Diffusion Self-Distillation for Zero-Shot Customized Image Generation
Shengqu Cai, Eric Chan, Yunzhi Zhang, Leonidas Guibas, Jiajun Wu, Gordon Wetzstein
TL;DR
This work tackles the challenge of fine-grained identity-preserving control in text-to-image diffusion without test-time optimization. It introduces Diffusion Self-Distillation, which automatically generates a large, identity-consistent paired dataset using a teacher model, prompts from LLMs, and VLM-based curation, then finetunes the model into an image-conditioned, two-frame generator. The approach yields state-of-the-art zero-shot customization across diverse identities and contexts, matching or approaching per-instance tuning while preserving efficiency. Empirical results, including GPT-based evaluations and a user study, demonstrate strong identity preservation, prompt fidelity, and creative diversity, with potential broad impact on digital art, comics, and character design.
Abstract
Text-to-image diffusion models produce impressive results but are frustrating tools for artists who desire fine-grained control. For example, a common use case is to create images of a specific instance in novel contexts, i.e., "identity-preserving generation". This setting, along with many other tasks (e.g., relighting), is a natural fit for image+text-conditional generative models. However, there is insufficient high-quality paired data to train such a model directly. We propose Diffusion Self-Distillation, a method for using a pre-trained text-to-image model to generate its own dataset for text-conditioned image-to-image tasks.
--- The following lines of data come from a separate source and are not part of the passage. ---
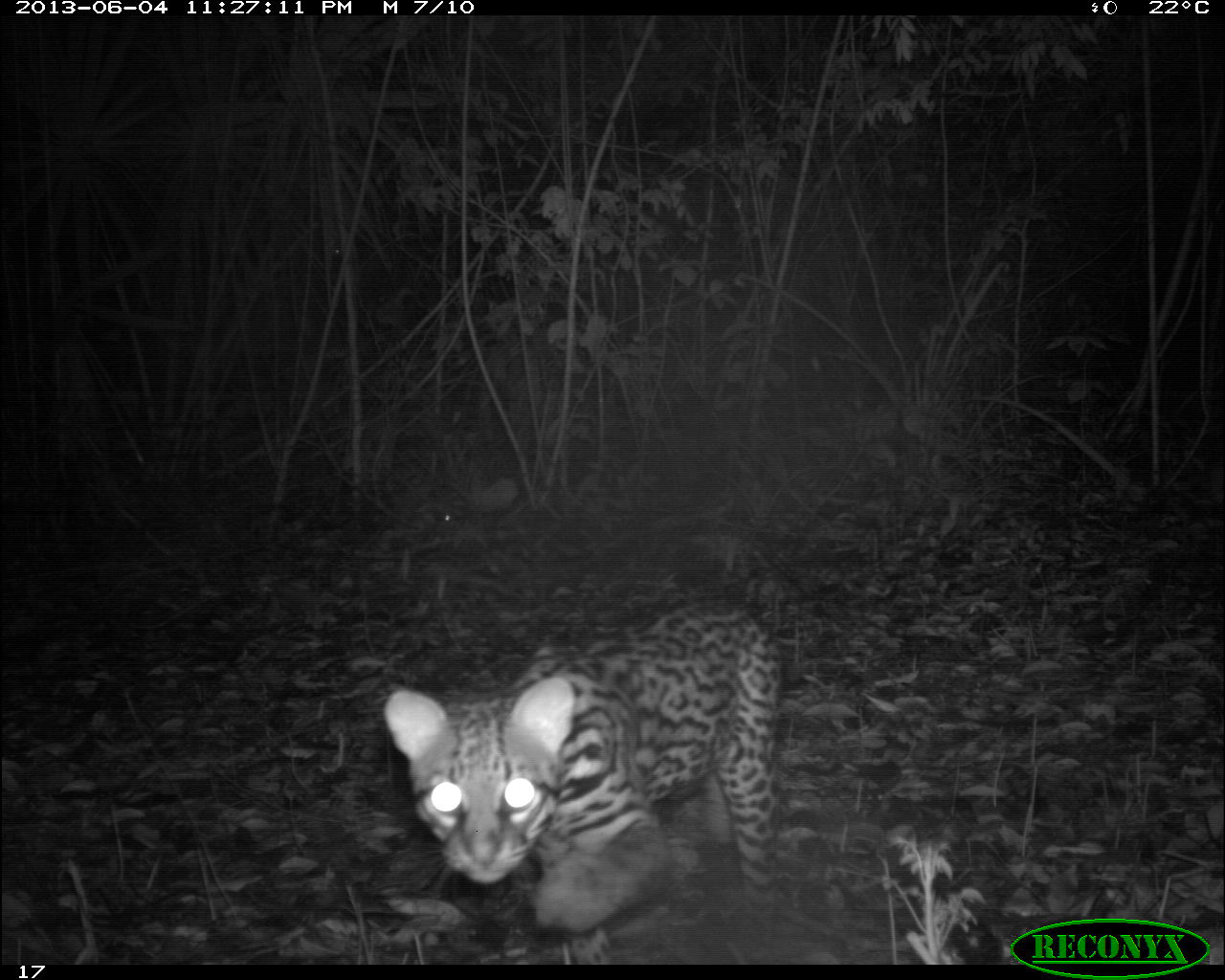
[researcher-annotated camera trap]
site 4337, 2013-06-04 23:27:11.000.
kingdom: Animalia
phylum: Chordata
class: Mammalia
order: Carnivora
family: Felidae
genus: Leopardus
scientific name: Leopardus pardalis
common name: ocelot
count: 1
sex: male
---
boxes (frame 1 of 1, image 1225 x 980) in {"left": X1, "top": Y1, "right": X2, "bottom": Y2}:
leopardus pardalis: {"left": 378, "top": 602, "right": 788, "bottom": 960}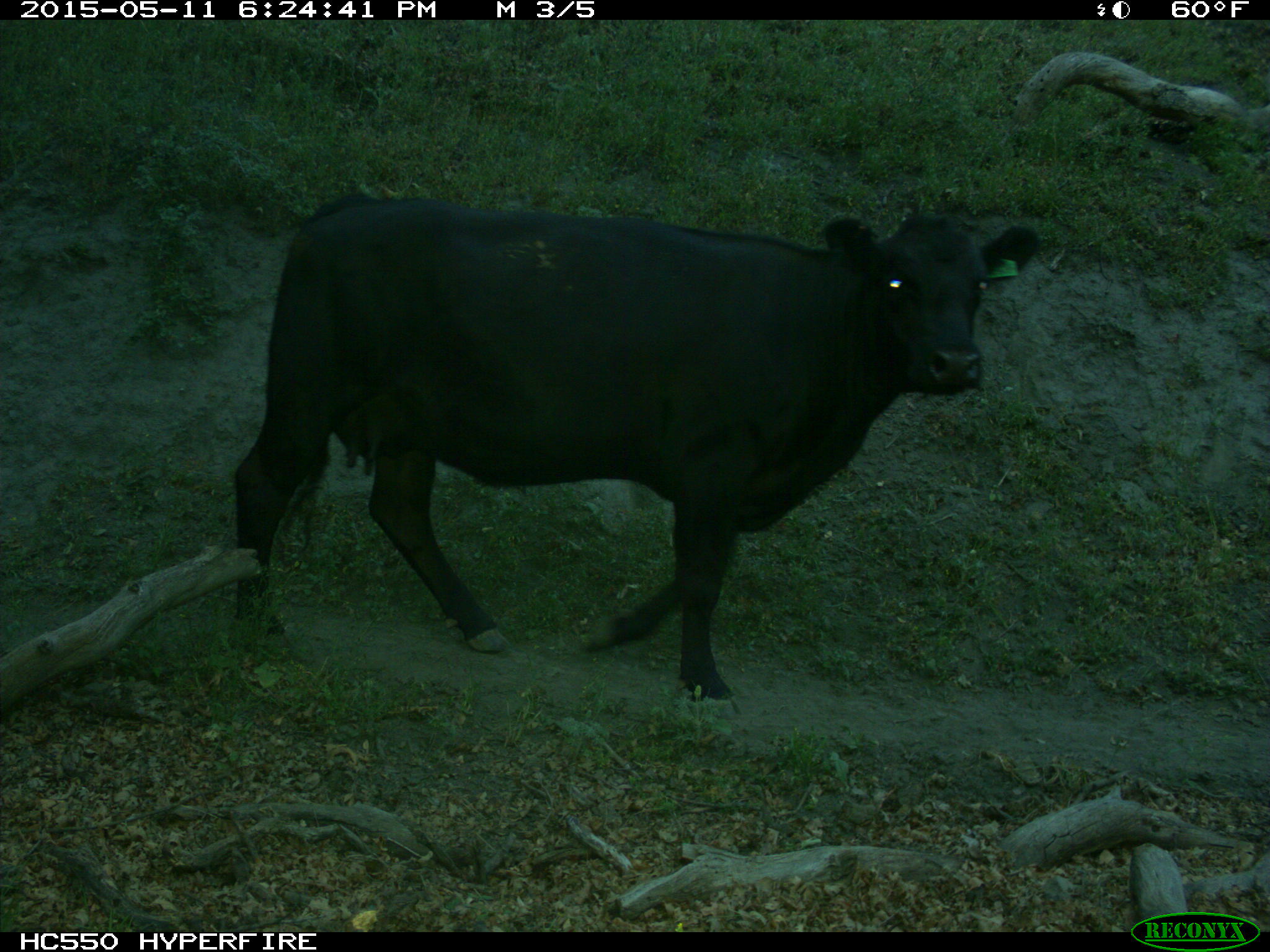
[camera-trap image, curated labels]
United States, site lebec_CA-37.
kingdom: Animalia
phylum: Chordata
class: Mammalia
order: Artiodactyla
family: Bovidae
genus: Bos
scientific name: Bos taurus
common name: domestic cow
We first leverage a text-to-image diffusion model's in-context generation ability to create grids of images and curate a large paired dataset with the help of a Visual-Language Model. We then fine-tune the text-to-image model into a text+image-to-image model using the curated paired dataset. We demonstrate that Diffusion Self-Distillation outperforms existing zero-shot methods and is competitive with per-instance tuning techniques on a wide range of identity-preservation generation tasks, without requiring test-time optimization.